Interatividade - No centro de São Carlos, foi instalado um espaço interativo em uma casa adquirida pela USP para abrigar especificamente estas atividades. Além de exposições temáticas sobre proteínas recombinantes, biotecnologia e doenças negligenciadas, como doença de Chagas, professores e estudantes podem agendar visitas e participar de oficinas e cursos.

No mesmo local funciona o Clube de Ciências. Os alunos de licenciatura do campus de São Carlos visitam escolas públicas da cidade para explicar o que é um Clube de Ciências. Os estudantes interessados têm a oportunidade de vivenciar a prática científica, acompanhando experimentos como a criação de uma colônia de bactérias e a observação de microorganismos no microscópio, entre outras atividades. Eles também podem participar de viagens didáticas para São Paulo, a fim de visitar espaços educativos como o Catavento, o Instituto Butantan, e a Estação Ciência. "Para cerca de 90% dos jovens que frequentam o Clube, esta é a primeira viagem que eles fazem para a capital paulista", diz a professora Leila.

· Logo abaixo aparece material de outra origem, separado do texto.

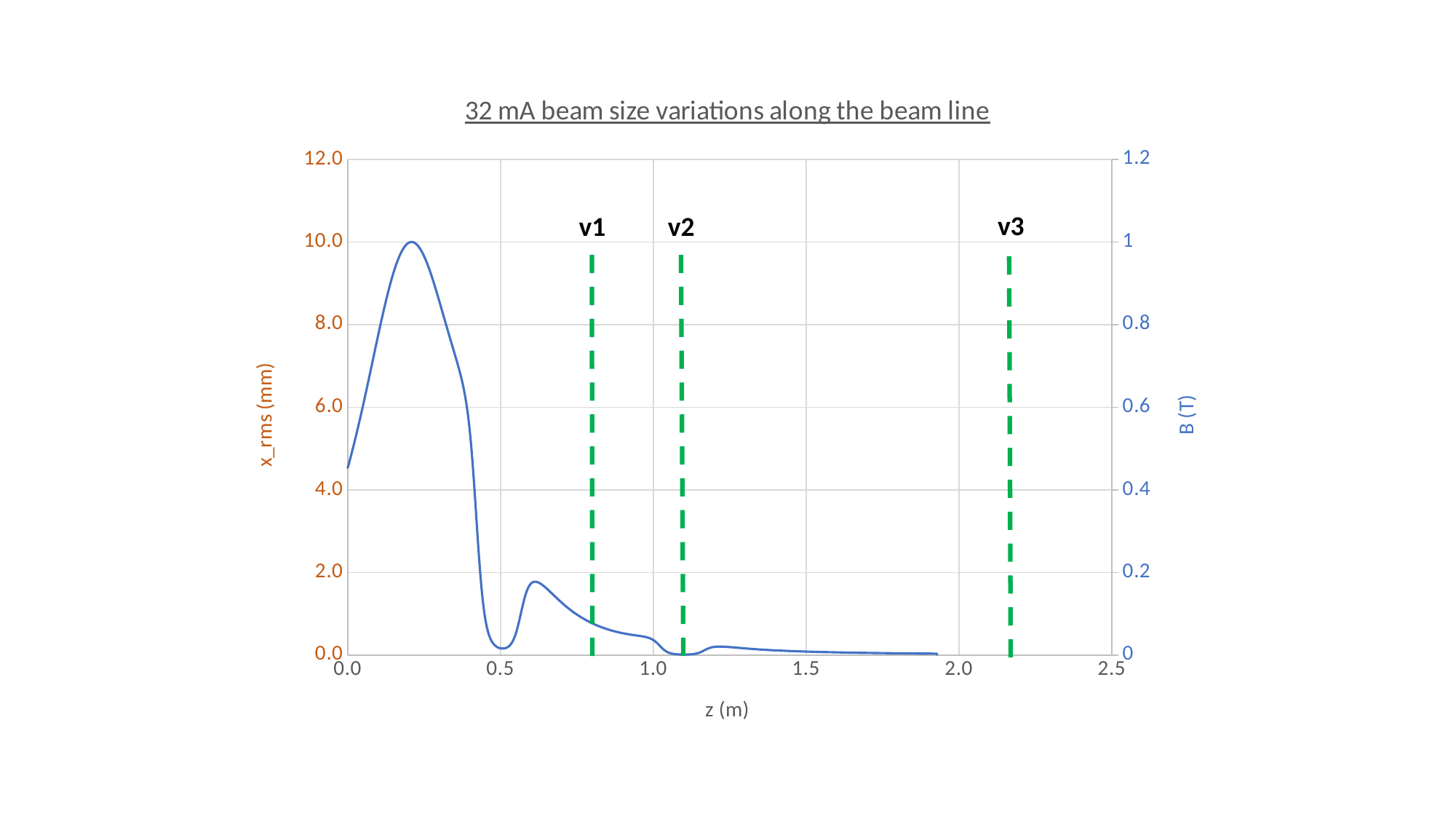
Is the value of x_rms at z = 0.0 greater or less than 4.0? greater What is the label of the left vertical axis? x_rms (mm) How many green dashed vertical marker lines are drawn on the chart? 3 Is the peak value of x_rms greater or less than 8.0? greater Which of the labelled dashed lines, v1 or v3, is located at a larger z value? v3 What is the title of the chart? 32 mA beam size variations along the beam line Between z = 0.2 and z = 0.5, does x_rms rise or fall? fall Is the value of x_rms at z = 1.5 greater or less than 2.0? less Between z = 0.0 and z = 0.2, does x_rms rise or fall? rise What kind of chart is shown on the slide? line chart Is x_rms at z = 0.2 larger or smaller than x_rms at z = 1.0? larger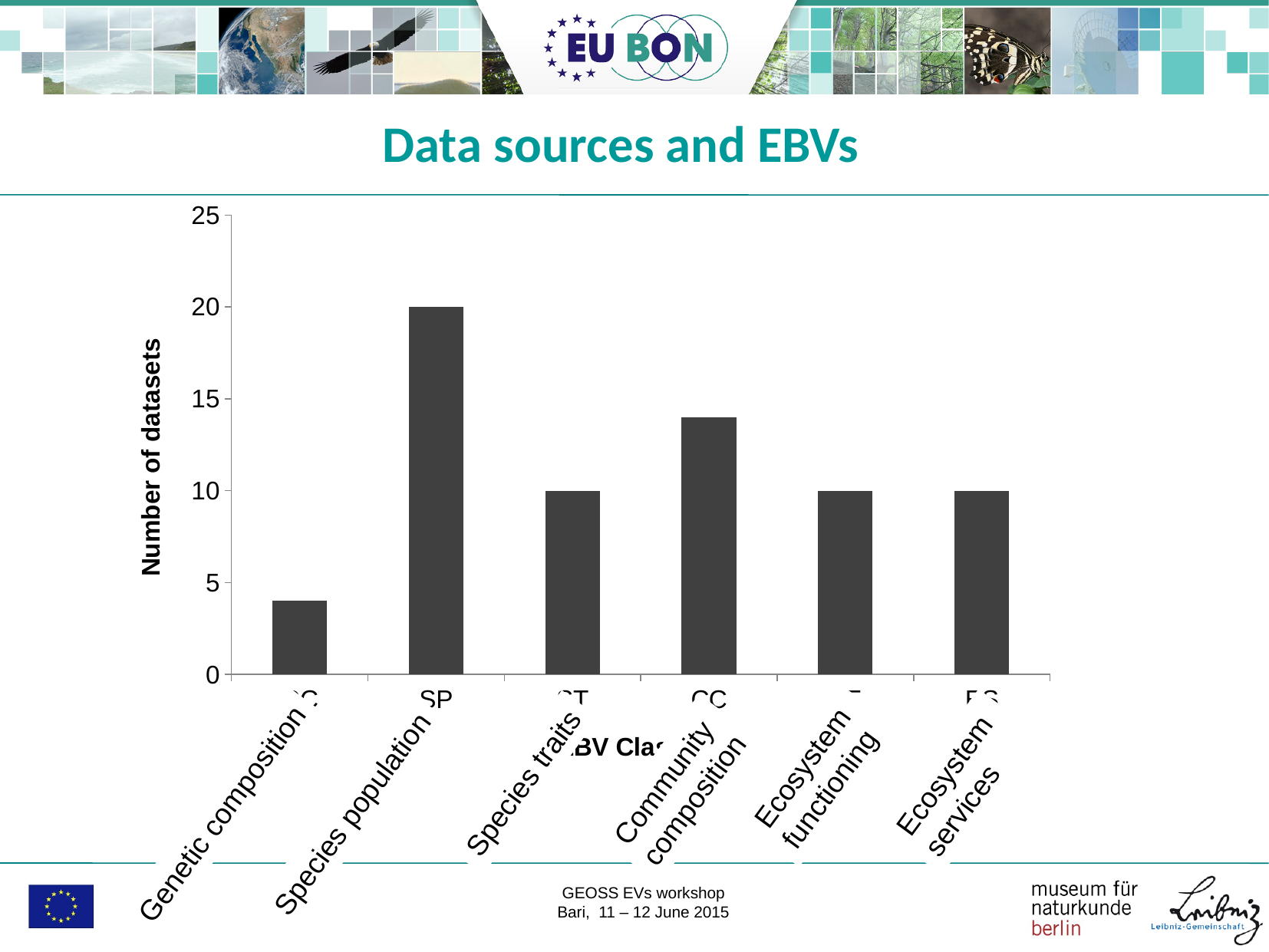
Which has more datasets, Community composition or Species traits? Community composition What is the label of the y-axis? Number of datasets How many EBV classes (categories) are plotted in the chart? 6 What is the number of datasets for Species traits? 10 Which EBV class has the lowest number of datasets? Genetic composition Is the number of datasets for Genetic composition greater or less than 5? less Which EBV class has the highest number of datasets? Species population What kind of chart is shown on the slide? bar chart What is the number of datasets for Species population? 20 What is the number of datasets for Ecosystem services? 10 Is the number of datasets for Community composition greater or less than 15? less What is the difference in number of datasets between Species population and Ecosystem functioning? 10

As coordenadoras de todas estas atividades contam com a colaboração de outros professores do CBME e INBEQMeDI, pós doutorandos, alunos de pós-graduação do IFSC, particularmente do físico Claudinei de Souza no desenvolvimento das mídia, e do curso de licenciatura em ciências exatas, além dos biólogos Luciano Abel, atualmente trabalhando no Instituto Oceanográfico da USP, e Gislaine Costa, educadora, atual contratada para atuar diretamente nestas atividades.